CONSIGNES À SUIVRE:
**a)** D'après l'extrait sur le projet Liberty, quel montant de subventions STMicroelectronics a-t-elle déjà touché selon Bercy ?
**b)** Poursuivez l'extrait sur le projet Liberty à la suite de sa dernière phrase.

EXTRAIT DU TEXTE:
↓↓↓
Près de 3 milliards d’euros d’argent public promis, pour quel résultat? Le 5 juin 2023, le ministre de l'Économie Bruno Le Maire annonce un investissement public massif qui devait être réparti entre le franco-italien STMicroelectronics (STM), pour un montant d’1,05 milliard d’euros, et l’américain Globalfoundries (GF), pour 1,85 milliard d’euros.

"Le plus grand investissement industriel des dernières décennies", selon le ministre, devait permettre l’ouverture de trois nouvelles lignes de productions en Isère et la création de 1.000 emplois. Un projet baptisé Liberty qui devait totaliser 7,5 milliards d'euros d’investissement à Crolles, en Isère.

Toutefois, deux ans plus tard, les résultats ne sont pas à la hauteur: STM a déjà touché 500 millions d’euros de subventions, selon Bercy, mais vient d'annoncer la suppression de 1.000 emplois en France ainsi que l’arrêt de deux lignes de productions (l’une sera transférée dans un autre site en France et la deuxième à Singapour). En Isère, les travaux, eux, sont à l’arrêt: seulement une ligne sur trois a vu le jour.

Seulement 50% de la subvention perçue

Pour le député écologiste d’Isère Jérémie Iordanoff, c’est dû à "une erreur stratégique de l’entreprise franco-italienne".
↑↑↑
DONNÉES FOURNIES:
↓↓↓
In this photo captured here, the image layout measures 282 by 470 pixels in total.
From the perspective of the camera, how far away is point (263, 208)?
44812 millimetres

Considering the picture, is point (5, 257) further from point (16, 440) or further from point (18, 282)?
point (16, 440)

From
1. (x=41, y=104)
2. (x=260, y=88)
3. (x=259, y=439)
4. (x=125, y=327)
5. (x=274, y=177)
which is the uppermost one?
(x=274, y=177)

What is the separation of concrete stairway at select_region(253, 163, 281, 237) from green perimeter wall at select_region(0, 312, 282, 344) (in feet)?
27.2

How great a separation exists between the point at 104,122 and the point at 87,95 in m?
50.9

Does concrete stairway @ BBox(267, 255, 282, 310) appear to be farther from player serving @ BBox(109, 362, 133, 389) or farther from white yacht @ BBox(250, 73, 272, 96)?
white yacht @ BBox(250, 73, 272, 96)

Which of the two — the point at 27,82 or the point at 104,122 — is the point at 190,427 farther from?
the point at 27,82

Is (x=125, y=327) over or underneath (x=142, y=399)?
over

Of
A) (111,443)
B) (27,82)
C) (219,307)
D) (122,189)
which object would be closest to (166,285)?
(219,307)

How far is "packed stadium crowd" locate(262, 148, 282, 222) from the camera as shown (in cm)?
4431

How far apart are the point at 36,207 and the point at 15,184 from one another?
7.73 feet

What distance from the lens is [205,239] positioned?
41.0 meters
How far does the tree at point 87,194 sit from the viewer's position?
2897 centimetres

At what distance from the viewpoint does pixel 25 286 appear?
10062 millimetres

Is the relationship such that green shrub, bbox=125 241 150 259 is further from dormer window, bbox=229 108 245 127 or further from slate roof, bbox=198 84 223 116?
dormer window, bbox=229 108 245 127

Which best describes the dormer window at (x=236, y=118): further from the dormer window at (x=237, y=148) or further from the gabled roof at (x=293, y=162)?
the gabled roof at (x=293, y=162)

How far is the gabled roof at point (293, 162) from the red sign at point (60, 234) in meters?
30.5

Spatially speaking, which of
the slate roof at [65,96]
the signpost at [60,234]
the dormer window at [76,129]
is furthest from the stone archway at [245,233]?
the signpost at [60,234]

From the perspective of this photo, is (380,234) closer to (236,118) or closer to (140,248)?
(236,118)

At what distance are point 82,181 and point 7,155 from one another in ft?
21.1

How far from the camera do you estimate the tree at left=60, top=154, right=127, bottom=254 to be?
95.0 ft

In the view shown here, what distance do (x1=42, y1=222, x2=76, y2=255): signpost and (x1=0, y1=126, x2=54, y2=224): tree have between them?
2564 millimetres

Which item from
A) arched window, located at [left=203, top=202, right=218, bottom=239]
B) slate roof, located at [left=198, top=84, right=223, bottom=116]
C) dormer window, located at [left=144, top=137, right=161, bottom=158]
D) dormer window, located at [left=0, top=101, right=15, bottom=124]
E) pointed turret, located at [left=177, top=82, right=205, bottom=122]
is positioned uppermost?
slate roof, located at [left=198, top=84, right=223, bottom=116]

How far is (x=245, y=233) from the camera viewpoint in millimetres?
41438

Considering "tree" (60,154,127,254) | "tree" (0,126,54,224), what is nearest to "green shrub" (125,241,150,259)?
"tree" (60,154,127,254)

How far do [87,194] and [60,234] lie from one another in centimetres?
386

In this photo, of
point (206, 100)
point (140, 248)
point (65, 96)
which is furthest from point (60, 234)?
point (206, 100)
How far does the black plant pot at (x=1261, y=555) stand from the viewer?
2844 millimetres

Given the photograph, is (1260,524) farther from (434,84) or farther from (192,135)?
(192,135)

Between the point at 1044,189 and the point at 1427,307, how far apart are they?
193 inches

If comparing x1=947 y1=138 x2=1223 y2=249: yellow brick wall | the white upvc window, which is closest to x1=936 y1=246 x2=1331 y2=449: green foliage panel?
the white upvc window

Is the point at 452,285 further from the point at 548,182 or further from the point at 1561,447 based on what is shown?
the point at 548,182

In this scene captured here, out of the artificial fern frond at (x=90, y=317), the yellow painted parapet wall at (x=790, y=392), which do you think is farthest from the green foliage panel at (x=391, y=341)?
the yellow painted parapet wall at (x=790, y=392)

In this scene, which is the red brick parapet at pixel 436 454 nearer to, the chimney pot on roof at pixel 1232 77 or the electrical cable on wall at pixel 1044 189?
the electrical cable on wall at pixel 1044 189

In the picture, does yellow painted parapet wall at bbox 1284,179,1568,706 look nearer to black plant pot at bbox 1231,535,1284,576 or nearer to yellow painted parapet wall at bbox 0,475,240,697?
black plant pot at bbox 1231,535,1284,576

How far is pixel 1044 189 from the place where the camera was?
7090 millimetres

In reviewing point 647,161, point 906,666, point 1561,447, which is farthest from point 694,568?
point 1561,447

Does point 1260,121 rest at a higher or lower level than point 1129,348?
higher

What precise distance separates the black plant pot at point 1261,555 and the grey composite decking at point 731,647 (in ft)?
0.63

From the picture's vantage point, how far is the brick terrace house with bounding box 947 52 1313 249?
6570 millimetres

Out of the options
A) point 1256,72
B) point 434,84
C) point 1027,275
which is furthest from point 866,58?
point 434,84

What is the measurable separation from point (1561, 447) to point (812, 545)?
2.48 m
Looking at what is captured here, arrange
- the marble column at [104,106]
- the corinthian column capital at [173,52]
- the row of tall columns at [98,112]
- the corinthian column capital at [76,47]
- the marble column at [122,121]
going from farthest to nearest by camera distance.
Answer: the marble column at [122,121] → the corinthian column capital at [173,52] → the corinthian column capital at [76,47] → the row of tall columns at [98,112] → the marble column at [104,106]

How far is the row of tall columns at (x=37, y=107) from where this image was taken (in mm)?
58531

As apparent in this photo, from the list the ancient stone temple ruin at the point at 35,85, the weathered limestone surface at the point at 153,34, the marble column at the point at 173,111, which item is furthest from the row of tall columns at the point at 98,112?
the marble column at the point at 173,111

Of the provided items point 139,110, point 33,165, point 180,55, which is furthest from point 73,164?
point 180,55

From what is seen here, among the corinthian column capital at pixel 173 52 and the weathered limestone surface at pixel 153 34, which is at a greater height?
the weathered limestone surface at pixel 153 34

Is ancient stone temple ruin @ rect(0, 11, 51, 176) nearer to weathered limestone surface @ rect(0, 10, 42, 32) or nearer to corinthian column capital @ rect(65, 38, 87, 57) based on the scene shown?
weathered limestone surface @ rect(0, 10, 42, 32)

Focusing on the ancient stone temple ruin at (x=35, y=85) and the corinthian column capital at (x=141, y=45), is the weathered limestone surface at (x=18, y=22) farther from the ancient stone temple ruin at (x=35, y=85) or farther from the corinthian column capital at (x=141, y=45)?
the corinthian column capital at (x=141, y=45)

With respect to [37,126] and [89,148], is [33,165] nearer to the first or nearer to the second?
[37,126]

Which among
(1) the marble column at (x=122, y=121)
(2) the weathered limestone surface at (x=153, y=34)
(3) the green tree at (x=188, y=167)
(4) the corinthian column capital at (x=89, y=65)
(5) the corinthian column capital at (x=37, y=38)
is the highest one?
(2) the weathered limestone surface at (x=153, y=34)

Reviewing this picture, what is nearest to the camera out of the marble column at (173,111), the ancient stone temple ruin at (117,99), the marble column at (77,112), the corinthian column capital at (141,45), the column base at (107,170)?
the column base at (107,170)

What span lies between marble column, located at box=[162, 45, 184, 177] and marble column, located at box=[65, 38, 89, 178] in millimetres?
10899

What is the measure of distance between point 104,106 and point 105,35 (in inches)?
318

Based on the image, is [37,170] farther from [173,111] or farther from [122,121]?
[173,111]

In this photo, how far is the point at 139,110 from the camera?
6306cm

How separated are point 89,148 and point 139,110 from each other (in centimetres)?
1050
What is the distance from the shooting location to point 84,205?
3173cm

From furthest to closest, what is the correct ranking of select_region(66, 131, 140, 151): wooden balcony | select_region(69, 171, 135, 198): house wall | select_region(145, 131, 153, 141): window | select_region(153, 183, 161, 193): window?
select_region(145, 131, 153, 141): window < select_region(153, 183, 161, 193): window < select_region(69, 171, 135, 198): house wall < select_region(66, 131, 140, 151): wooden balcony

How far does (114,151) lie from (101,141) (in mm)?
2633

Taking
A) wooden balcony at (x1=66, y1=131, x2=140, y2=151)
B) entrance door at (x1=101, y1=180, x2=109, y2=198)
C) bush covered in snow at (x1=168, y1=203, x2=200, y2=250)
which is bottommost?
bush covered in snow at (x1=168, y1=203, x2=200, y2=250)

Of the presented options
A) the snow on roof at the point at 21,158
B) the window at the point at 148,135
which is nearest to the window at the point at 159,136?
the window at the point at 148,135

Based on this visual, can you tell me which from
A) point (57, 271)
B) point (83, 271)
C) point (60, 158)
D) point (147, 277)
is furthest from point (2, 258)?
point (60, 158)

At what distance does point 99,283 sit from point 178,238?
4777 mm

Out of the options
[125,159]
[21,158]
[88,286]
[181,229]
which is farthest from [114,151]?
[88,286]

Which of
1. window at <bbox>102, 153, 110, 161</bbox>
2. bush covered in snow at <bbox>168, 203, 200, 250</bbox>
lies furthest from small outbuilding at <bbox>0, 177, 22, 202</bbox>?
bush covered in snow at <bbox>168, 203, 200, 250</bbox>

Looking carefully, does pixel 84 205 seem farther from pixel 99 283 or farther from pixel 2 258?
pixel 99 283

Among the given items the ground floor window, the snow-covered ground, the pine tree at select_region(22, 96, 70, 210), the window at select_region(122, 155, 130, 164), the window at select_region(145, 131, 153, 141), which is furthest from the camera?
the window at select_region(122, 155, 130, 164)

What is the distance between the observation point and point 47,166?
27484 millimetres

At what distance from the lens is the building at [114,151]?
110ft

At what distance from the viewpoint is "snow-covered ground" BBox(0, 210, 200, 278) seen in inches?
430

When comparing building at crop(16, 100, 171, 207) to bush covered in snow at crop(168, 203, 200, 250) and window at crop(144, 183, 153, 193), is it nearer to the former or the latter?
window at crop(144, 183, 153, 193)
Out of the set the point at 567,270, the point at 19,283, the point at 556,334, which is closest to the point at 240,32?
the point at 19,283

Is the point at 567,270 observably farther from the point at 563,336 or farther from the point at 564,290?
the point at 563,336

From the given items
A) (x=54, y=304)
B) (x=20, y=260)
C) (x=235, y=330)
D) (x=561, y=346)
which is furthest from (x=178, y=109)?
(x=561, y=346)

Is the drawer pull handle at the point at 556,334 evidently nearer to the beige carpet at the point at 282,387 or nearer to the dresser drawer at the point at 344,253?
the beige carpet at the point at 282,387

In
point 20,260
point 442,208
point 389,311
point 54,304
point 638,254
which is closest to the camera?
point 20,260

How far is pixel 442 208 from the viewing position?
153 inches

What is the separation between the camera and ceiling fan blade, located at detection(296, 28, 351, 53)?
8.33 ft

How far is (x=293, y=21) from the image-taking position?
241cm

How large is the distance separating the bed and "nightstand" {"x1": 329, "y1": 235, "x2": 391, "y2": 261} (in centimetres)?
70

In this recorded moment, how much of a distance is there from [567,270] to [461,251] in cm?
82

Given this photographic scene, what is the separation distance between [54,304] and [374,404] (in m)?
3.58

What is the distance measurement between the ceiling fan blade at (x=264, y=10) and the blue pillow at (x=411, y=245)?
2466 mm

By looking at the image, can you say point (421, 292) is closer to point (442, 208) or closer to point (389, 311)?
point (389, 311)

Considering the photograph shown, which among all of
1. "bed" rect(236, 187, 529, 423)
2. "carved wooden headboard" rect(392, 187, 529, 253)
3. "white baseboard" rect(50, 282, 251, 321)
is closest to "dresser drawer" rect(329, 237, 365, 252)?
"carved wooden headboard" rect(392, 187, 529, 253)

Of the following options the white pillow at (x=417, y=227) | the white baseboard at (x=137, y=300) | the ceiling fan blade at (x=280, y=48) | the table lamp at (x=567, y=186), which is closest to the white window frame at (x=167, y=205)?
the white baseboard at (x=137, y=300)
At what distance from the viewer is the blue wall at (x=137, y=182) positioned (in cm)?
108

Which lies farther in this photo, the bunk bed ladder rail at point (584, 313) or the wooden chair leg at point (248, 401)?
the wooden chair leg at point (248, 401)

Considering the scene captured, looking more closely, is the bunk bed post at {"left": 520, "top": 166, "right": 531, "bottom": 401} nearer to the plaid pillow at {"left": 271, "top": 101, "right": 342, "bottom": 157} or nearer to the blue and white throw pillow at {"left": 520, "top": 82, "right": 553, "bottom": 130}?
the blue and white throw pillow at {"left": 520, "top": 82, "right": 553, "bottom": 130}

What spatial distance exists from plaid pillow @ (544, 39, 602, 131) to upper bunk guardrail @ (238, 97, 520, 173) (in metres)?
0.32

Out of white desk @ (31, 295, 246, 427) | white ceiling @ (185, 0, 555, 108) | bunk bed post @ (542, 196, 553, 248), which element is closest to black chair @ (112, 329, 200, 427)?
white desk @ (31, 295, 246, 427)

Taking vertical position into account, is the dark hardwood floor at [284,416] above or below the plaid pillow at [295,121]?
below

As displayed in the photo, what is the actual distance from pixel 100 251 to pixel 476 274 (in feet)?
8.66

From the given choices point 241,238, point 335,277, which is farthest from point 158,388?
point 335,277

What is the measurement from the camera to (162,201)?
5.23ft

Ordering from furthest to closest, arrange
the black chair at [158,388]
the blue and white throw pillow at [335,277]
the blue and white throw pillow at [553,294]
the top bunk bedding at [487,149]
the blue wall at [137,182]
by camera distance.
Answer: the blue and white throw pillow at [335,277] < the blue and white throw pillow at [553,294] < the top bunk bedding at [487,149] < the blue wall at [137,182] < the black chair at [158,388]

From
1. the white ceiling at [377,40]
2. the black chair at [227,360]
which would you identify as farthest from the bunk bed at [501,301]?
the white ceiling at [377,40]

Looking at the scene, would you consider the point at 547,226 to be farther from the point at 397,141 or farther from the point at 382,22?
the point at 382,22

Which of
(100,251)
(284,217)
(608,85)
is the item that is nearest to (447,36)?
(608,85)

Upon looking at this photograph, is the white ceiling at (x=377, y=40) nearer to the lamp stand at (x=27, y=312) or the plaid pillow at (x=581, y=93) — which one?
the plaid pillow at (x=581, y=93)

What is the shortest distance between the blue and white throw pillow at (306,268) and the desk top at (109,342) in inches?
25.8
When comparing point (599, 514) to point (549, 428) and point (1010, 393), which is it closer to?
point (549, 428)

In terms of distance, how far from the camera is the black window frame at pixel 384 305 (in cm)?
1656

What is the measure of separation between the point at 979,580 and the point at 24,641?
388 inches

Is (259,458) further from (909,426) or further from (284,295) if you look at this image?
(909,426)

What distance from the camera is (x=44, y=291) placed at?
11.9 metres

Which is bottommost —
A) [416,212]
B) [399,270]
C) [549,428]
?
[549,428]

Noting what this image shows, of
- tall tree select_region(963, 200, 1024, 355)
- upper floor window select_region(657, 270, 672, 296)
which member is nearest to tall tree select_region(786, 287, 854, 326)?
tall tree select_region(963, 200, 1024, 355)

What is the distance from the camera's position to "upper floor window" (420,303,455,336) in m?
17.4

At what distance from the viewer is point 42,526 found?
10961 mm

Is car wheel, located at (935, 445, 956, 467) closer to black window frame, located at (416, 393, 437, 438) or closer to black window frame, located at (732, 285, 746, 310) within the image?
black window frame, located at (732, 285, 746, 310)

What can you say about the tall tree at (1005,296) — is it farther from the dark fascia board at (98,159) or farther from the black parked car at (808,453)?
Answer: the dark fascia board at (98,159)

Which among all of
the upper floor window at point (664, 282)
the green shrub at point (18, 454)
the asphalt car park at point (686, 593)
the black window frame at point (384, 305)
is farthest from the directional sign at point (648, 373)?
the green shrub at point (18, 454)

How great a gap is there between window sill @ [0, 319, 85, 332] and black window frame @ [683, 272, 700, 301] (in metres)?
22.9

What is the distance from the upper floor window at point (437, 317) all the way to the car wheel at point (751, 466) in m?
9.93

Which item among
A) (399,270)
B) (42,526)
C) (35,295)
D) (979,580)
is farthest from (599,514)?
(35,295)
↑↑↑
RÉPONSES:
**a)** 500 millions d'euros.

**b)**
Les semi-conducteurs, "c’est un marché cyclique", détaille un expert du secteur "et pour le moment STM est dans une phase descendante".

Cela signifie que les clients de STM ont terminé de faire leurs stocks, la demande diminue et "l’entreprise ne produit plus à 100% de ses capacités" sur son site en Isère. Or si les lignes "ne tournent pas à plus de 70% de leurs capacités elles ne sont plus rentables", ajoute un autre expert.

Les difficultés de STM sont également visibles dans ses résultats: son chiffre d’affaires a chuté de 23% en 2024 et encore de 24% au premier trimestre 2025. Des difficultés également perceptibles dans les prévisions de croissance, détaille une source à BFM Business: "STMicroelectronics prévoyait d’atteindre les 20 milliards d’euros de chiffre d’affaires en 2027, mais à cause du marché fluctuant des semi-conducteurs cette prévision est repoussée à 2029".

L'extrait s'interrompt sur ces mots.